--- BEGIN SOURCE RECORDS ---

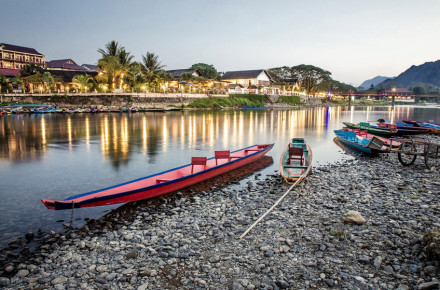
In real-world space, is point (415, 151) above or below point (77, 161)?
above

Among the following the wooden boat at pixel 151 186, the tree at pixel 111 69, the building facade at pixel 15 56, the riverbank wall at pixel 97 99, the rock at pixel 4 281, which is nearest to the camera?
the rock at pixel 4 281

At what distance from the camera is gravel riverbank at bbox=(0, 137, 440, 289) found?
200 inches

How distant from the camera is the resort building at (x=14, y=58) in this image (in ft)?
249

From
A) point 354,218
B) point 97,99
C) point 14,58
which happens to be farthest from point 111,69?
point 354,218

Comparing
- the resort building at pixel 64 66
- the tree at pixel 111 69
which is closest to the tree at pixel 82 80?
the tree at pixel 111 69

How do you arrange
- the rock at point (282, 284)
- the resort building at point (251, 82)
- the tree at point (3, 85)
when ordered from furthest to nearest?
the resort building at point (251, 82) < the tree at point (3, 85) < the rock at point (282, 284)

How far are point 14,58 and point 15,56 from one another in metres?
0.82

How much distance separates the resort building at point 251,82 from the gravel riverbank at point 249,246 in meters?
77.5

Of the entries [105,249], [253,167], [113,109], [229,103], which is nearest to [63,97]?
[113,109]

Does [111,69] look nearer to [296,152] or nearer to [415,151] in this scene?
[296,152]

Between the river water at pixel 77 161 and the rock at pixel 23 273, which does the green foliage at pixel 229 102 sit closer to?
the river water at pixel 77 161

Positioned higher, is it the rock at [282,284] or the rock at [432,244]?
the rock at [432,244]

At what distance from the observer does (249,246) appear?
20.4ft

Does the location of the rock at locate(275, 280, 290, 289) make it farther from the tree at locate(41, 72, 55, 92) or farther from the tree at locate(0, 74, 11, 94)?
the tree at locate(0, 74, 11, 94)
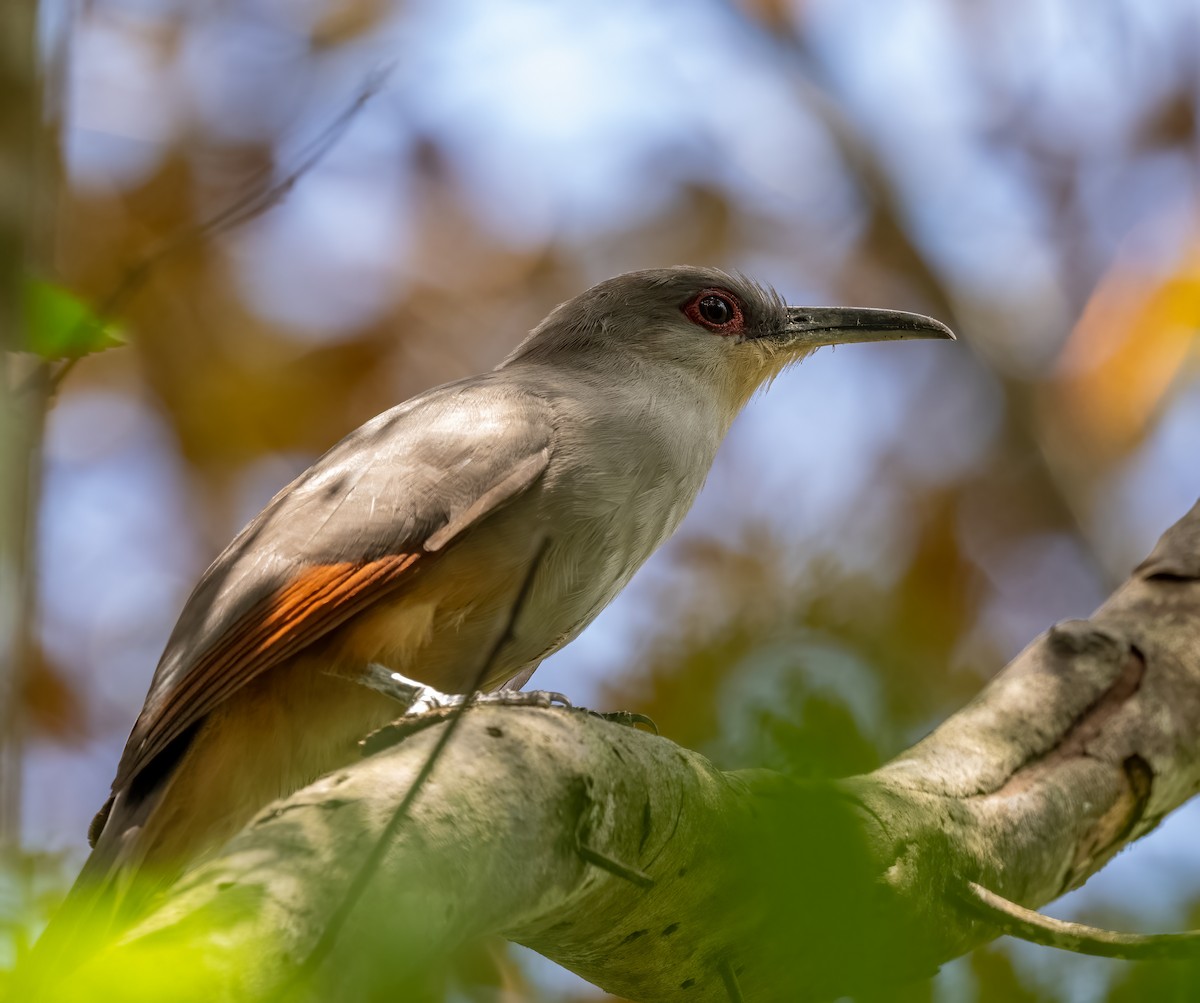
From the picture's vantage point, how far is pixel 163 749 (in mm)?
3695

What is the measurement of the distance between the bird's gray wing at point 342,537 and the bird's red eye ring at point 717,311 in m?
1.13

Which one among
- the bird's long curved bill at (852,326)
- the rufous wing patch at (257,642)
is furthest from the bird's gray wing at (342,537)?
the bird's long curved bill at (852,326)

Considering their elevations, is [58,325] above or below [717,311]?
below

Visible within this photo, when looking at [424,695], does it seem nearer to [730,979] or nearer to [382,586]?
[382,586]

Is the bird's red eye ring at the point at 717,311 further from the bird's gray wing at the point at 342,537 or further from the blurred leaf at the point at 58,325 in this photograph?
the blurred leaf at the point at 58,325

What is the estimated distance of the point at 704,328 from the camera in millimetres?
5234

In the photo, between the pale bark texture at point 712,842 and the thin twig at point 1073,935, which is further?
the thin twig at point 1073,935

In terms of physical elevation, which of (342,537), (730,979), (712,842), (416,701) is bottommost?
(730,979)

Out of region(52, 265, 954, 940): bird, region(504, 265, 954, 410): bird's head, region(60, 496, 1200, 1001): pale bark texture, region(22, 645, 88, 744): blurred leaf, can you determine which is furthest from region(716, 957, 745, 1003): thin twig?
region(22, 645, 88, 744): blurred leaf

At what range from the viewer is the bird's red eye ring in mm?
5254

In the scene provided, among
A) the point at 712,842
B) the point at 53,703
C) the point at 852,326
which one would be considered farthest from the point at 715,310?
the point at 53,703

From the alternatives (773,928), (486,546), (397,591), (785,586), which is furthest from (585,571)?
(773,928)

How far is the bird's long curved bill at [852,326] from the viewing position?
5.31 metres

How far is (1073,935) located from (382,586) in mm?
2016
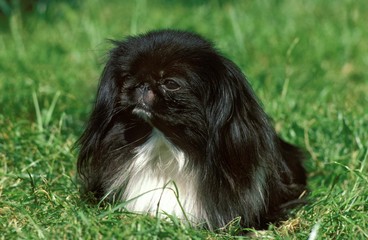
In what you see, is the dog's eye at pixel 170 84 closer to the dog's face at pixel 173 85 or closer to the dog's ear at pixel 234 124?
the dog's face at pixel 173 85

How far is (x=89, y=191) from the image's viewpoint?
3.53 meters

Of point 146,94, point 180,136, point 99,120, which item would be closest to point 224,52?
point 99,120

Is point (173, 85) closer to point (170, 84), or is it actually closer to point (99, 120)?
point (170, 84)

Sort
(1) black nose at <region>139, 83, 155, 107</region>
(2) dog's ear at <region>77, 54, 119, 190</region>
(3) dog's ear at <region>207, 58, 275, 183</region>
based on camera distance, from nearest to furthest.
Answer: (1) black nose at <region>139, 83, 155, 107</region> → (3) dog's ear at <region>207, 58, 275, 183</region> → (2) dog's ear at <region>77, 54, 119, 190</region>

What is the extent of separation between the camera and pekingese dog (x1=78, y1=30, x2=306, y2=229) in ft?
10.2

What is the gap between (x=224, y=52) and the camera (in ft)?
16.4

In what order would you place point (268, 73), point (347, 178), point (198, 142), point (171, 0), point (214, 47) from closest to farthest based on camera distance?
point (198, 142) → point (214, 47) → point (347, 178) → point (268, 73) → point (171, 0)

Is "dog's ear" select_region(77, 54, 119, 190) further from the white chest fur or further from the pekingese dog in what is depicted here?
the white chest fur

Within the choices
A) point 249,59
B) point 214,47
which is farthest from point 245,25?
point 214,47

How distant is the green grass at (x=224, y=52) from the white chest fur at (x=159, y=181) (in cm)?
17

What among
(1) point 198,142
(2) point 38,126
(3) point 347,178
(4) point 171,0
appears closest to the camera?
(1) point 198,142

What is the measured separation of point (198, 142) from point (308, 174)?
1301mm

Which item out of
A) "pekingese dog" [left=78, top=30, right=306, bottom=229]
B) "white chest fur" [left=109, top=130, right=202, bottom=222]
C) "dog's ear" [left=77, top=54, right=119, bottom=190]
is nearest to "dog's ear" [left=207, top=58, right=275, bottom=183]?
"pekingese dog" [left=78, top=30, right=306, bottom=229]

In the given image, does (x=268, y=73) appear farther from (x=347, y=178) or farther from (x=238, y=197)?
(x=238, y=197)
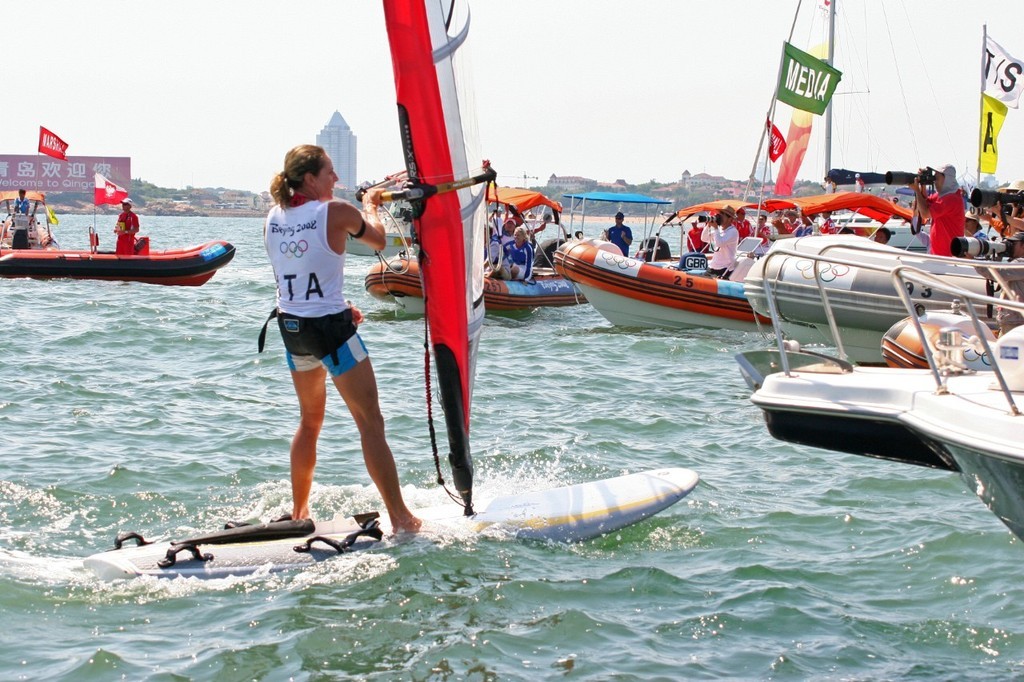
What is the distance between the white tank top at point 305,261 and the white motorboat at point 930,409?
206 cm

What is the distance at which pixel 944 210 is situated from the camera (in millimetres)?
11086

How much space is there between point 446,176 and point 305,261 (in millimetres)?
821

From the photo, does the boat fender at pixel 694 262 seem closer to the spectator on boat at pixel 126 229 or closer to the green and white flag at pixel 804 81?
the green and white flag at pixel 804 81

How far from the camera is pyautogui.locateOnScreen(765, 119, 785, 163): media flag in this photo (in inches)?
797

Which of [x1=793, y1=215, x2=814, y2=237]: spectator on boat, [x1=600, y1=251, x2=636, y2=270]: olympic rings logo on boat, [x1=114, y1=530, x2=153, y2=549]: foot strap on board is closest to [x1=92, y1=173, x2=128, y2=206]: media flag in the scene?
[x1=600, y1=251, x2=636, y2=270]: olympic rings logo on boat

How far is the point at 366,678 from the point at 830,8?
3700 cm

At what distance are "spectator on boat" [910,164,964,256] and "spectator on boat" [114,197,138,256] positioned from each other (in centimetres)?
1523

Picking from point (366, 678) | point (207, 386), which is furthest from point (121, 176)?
point (366, 678)

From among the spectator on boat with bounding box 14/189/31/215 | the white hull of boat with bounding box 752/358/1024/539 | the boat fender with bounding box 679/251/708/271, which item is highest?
the spectator on boat with bounding box 14/189/31/215

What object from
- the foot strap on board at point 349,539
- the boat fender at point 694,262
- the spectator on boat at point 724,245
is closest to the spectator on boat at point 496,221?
the foot strap on board at point 349,539

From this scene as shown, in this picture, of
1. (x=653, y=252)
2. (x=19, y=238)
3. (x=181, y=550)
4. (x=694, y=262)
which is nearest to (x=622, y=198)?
(x=653, y=252)

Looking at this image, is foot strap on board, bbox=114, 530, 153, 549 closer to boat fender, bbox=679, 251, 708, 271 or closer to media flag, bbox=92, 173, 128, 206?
boat fender, bbox=679, 251, 708, 271

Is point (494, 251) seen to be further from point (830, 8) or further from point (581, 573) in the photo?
point (830, 8)

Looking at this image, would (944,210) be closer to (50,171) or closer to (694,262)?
(694,262)
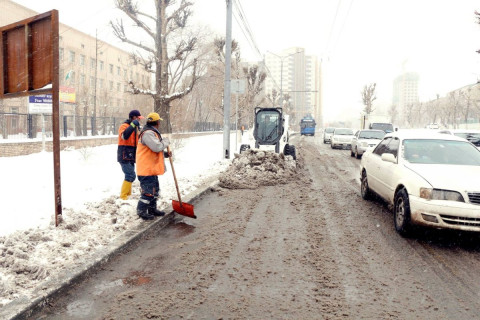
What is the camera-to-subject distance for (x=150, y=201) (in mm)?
6113

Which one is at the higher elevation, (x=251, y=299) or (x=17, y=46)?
(x=17, y=46)

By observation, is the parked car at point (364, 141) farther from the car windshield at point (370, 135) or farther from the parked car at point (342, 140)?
the parked car at point (342, 140)

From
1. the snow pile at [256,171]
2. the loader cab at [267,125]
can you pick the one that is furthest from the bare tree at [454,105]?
the snow pile at [256,171]

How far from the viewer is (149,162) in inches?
235

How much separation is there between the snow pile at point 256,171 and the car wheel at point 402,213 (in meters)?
4.69

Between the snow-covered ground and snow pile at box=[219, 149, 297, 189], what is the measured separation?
0.80 m

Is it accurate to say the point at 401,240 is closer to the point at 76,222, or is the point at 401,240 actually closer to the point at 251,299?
the point at 251,299

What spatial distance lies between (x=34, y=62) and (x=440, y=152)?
670 cm

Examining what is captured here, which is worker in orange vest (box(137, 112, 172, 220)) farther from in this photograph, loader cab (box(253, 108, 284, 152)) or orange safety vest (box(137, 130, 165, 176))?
loader cab (box(253, 108, 284, 152))

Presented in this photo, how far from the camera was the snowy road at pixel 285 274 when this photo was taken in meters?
3.36

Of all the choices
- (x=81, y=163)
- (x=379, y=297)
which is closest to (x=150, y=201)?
(x=379, y=297)

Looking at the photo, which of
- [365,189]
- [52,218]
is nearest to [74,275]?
[52,218]

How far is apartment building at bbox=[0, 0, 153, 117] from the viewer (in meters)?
30.1

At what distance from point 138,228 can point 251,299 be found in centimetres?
263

--- END SOURCE RECORDS ---

▶ [TASK OBJECTIVE] Beginning at the line that contains "What spatial distance", retype each line of the listing up to and including the last one, exactly as it stands, and nothing else.

▶ [EXPECTED ANSWER]
What spatial distance lies between (x=34, y=62) and (x=440, y=152)?
670 cm

Examining what is captured here, which is worker in orange vest (box(137, 112, 172, 220)) farther from in this photograph, loader cab (box(253, 108, 284, 152)) or orange safety vest (box(137, 130, 165, 176))?
loader cab (box(253, 108, 284, 152))

Presented in this photo, how far from the camera was the snowy road at pixel 285 274 when this photo was taken in meters?
3.36

Of all the choices
- (x=81, y=163)
- (x=379, y=297)
which is closest to (x=150, y=201)?
(x=379, y=297)

Looking at the photo, which of
- [365,189]
- [52,218]
is nearest to [74,275]?
[52,218]

How far is apartment building at bbox=[0, 0, 153, 117] from the viewer (in meters)?
30.1

At what distance from point 138,228 can point 251,299 be found in centimetres?
263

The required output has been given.